=== Given material ===
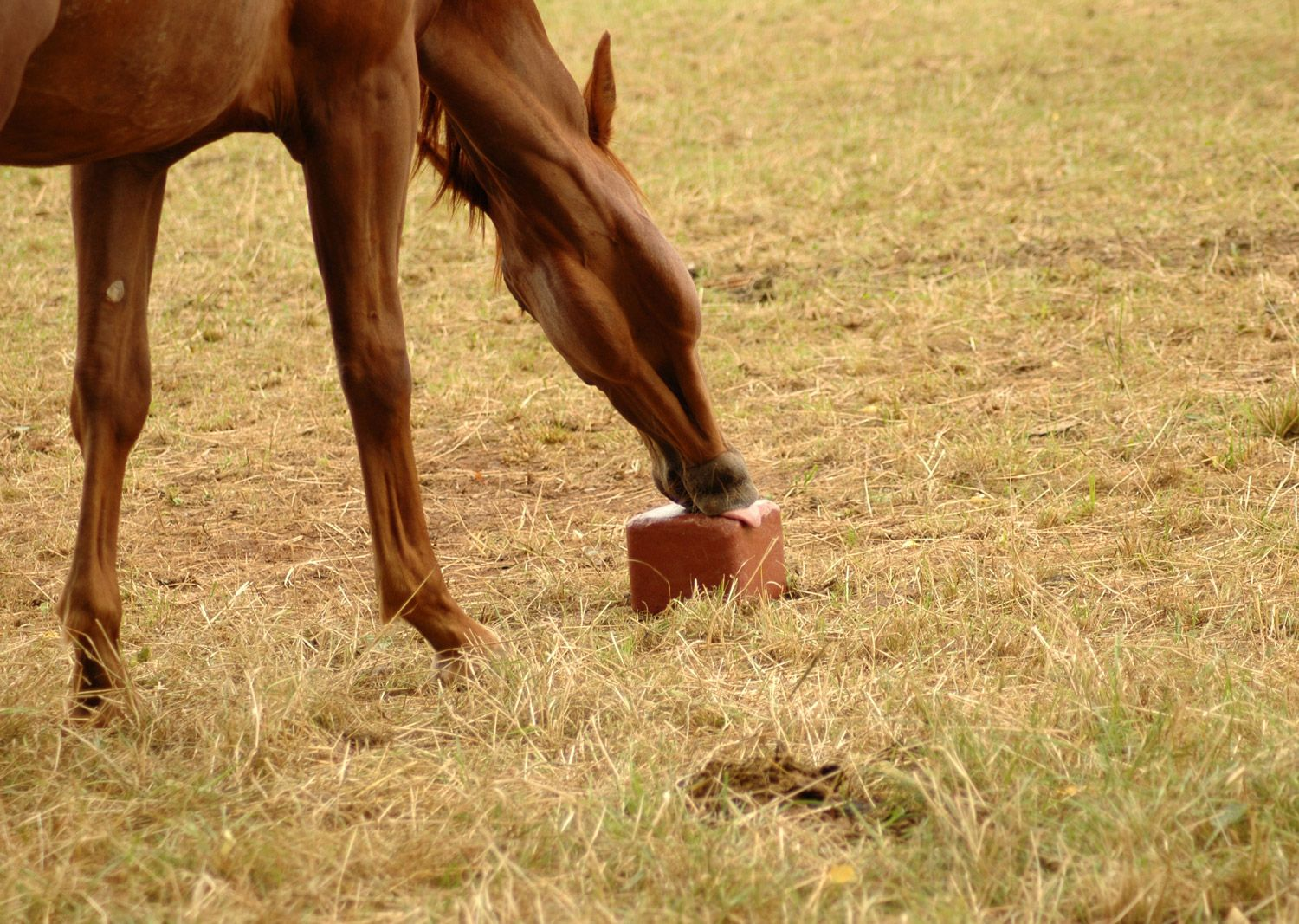 Can Horses And Cattle Have Same Salt Or Mineral Blocks Horses Horse Health Horse Care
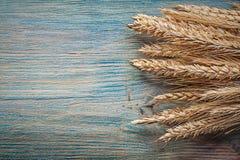 Composizione delle orecchie della segale del grano sullo spazio d'annata della copia del bordo di legno Immagine Stock Libera da Diritti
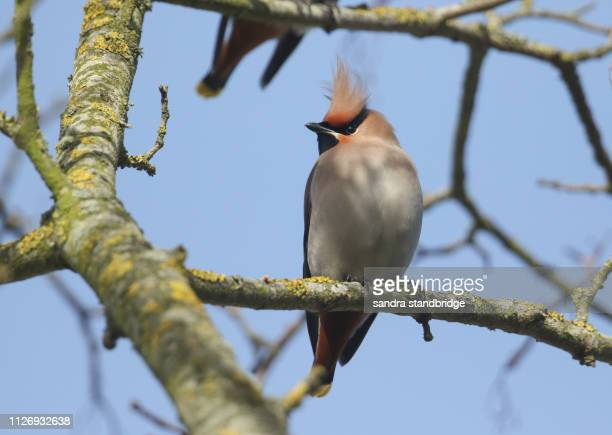 a pretty waxwing (bombycilla garrulus) perching on a branch in a tree. a winter visitor to the united kingdom. - hertford hertfordshire stockfoto's en -beelden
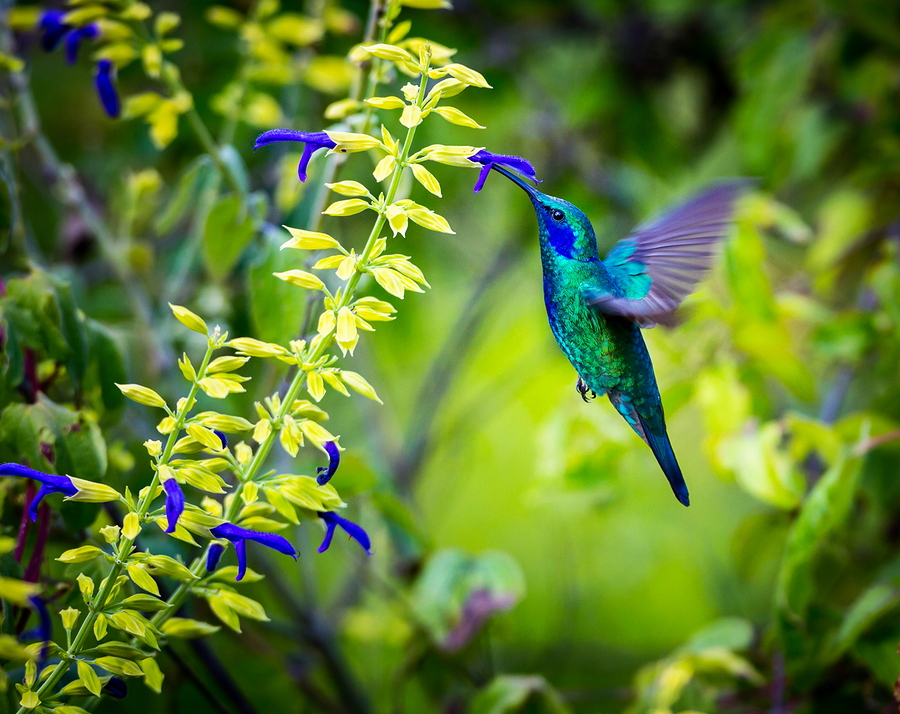 Hummingbirds Are Beautiful, Exotic Creatures That Enhance Gardens. They  Also Play A Vital Role In Supporting Native Plant Life By Acting As  Pollinators.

=== Exercise ===
Every line above should be transcribed exactly, though no image should be carried over.

=== Task solution ===
 Can Horses And Cattle Have Same Salt Or Mineral Blocks Horses Horse Health Horse Care
 Composizione delle orecchie della segale del grano sullo spazio d'annata della copia del bordo di legno Immagine Stock Libera da Diritti
 a pretty waxwing (bombycilla garrulus) perching on a branch in a tree. a winter visitor to the united kingdom. - hertford hertfordshire stockfoto's en -beelden
 Hummingbirds Are Beautiful, Exotic Creatures That Enhance Gardens. They  Also Play A Vital Role In Supporting Native Plant Life By Acting As  Pollinators.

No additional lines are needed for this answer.